Important Student Loan Terms:
If you're taking out student loans for the first time, you will encounter a lot of new terms. Understanding these terms will help you make informed decisions, avoid pitfalls, and find financing options that meet your needs. If you have questions, don’t hesitate to seek guidance from a financial advisor at your bank or investment firm
Interest Rate: This is the cost of borrowing money. It is communicated with a percentage. A lower interest rate means you'll pay less over the life of the loan. Federal loans generally have fixed interest rates (the rate does not change), while private loan rates can be fixed or variable (it fluctuates, generally with economic conditions).
Repayment Plans: Federal loans offer various repayment plans, including Standard (consistent monthly payment that may fluctuate if the interest rate is variable), Graduated (gradually increases with time), Income-Driven (adjusts based on your income), and Extended plans (extends the term of the loan to lower the monthly payment). Each has its own terms and monthly payment calculations.
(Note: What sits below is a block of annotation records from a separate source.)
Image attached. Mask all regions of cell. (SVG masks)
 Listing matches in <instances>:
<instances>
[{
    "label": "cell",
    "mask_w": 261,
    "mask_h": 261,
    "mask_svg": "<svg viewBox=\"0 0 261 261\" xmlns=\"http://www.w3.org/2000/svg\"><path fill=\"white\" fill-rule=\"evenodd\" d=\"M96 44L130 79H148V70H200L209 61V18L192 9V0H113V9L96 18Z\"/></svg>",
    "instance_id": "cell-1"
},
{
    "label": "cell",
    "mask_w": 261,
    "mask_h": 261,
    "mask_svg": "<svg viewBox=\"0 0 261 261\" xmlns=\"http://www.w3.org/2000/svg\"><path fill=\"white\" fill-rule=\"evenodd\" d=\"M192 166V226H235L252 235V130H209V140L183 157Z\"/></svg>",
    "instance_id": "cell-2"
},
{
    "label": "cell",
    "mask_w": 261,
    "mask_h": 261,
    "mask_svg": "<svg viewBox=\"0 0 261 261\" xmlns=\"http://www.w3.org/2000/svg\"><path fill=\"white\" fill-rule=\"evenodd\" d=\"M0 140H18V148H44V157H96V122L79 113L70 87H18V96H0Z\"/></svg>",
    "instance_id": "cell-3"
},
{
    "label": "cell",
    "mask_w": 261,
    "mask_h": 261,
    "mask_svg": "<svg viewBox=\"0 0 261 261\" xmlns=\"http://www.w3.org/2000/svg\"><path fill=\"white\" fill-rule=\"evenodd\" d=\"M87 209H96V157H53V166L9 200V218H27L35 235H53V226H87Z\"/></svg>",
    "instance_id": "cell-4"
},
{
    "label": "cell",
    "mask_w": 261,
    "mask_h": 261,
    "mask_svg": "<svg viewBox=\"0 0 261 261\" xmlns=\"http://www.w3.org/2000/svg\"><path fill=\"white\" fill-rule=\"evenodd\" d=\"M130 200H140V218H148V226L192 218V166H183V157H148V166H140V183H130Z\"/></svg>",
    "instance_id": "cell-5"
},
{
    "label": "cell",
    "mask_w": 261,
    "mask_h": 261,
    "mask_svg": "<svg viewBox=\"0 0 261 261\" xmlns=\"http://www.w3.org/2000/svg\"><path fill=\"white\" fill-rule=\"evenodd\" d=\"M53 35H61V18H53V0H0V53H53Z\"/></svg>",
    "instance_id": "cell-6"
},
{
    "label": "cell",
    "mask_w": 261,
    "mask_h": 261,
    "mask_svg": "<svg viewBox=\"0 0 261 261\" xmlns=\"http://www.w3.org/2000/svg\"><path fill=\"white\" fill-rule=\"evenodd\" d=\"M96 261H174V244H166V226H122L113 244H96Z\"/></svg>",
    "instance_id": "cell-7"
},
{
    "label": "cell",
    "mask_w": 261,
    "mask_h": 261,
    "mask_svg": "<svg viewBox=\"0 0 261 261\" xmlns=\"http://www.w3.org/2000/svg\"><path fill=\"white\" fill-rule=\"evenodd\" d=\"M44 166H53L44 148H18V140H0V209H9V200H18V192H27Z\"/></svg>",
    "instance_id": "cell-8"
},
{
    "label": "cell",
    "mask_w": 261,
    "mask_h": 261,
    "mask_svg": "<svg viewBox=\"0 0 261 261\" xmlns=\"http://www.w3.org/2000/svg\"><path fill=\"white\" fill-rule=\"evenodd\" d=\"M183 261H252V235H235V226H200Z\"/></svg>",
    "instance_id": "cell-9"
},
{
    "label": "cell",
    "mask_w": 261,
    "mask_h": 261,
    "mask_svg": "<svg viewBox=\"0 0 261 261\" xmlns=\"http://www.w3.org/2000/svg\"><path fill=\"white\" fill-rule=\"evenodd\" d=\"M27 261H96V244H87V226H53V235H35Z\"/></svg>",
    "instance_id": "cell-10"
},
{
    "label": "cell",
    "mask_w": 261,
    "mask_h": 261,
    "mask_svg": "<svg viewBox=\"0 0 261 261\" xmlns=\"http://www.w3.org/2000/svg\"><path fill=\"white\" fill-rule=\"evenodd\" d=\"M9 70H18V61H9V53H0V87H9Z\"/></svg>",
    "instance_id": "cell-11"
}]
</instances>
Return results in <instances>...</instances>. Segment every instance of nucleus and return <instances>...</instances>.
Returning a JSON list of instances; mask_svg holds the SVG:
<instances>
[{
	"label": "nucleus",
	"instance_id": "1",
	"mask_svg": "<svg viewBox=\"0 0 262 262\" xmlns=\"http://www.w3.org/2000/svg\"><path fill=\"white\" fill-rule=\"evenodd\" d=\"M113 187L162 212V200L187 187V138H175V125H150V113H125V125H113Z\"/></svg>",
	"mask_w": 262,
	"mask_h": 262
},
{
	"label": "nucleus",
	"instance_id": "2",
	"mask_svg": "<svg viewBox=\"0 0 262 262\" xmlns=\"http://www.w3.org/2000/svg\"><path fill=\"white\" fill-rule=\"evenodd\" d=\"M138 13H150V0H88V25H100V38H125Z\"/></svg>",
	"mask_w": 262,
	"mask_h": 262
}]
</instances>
Grace Period: The time after graduation before you must start repaying your loans. Federal loans usually offer a grace period, during which interest may or may not accrue.
Deferment and Forbearance: These allow you to temporarily stop or reduce your loan payments if you experience financial hardship. Interest may still accrue, especially with private loans. Check your terms and understand the implications before taking advantage of these options. Your payments will be lower or suspended temporarily, but your loan may grow larger until you (re)start regular payments.
Loan Forgiveness and Discharge: Certain careers, including healthcare and public service, or special circumstances such as total and permanent disability, may qualify you for loan forgiveness or discharge. If approved, this relieves you of some or all loan obligations.